By Alma Angotti
Interest in environmental, social, and corporate governance (ESG) investment continues to surge in 2021, as more investors have looked to put their money into products that profess to promote ESG values. One change, however, has been a move toward fixed-income funds as compared to equity products. As more ESG bond funds enter the market, the risk of “greenwashing,” the practice of providing misleading information regarding the sustainability credentials of their products, is likely to play an even greater role.
The sale of ESG bond funds globally rose to $54 billion from January to May of 2021. In 2020, the total sale of these funds was $64 billion, which was itself a 12% increase over the previous year. In the US, the 2021 total sales were at $4.75 billion at the end of May, compared to $5.92 billion in 2020. As this trend continues, and more ESG bond funds enter the market, there will almost certainly be increased attention on the potential for greenwashing. The threat of greenwashing is heightened by the lack of reliable, comparable ESG data and standards.
Regulators across the globe have identified greenwashing as a risk. In June, the International Organization of Securities Commissions, which is composed of securities regulators from the Americas, Europe, and Asia, issued a report in which it proposed recommendations for increased scrutiny on greenwashing by asset managers. In Europe, the Sustainable Finance Disclosure Regulation, which began to go into effect in March of 2021, requires firms to disclose the sustainability impacts of their investment decisions in an effort to combat greenwashing. While the US has lagged Europe in focus on ESG and sustainability regulations, in March 2021, the US Securities and Exchange Commission’s Division of Examinations issued a risk alert detailing observations from recent exams of investment advisors, registered investment companies, and private funds offering ESG products and services, in which it signaled that it is prioritizing review of misleading ESG practices.

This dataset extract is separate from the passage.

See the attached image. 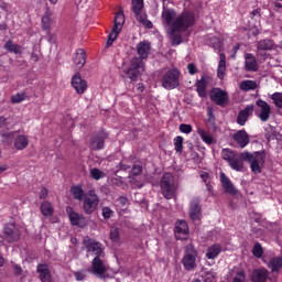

As general momentum behind ESG soars, it is likely that the supply of ESG bond funds will continue to increase, an exciting trend for both investors and for society, as these bonds will, hopefully, drive innovation that will lead to a more sustainable future. It is critical, however, that investors and firms are closely watching as standards for ESG investment practices continue to evolve to address the heightened risk of greenwashing in ESG products and services.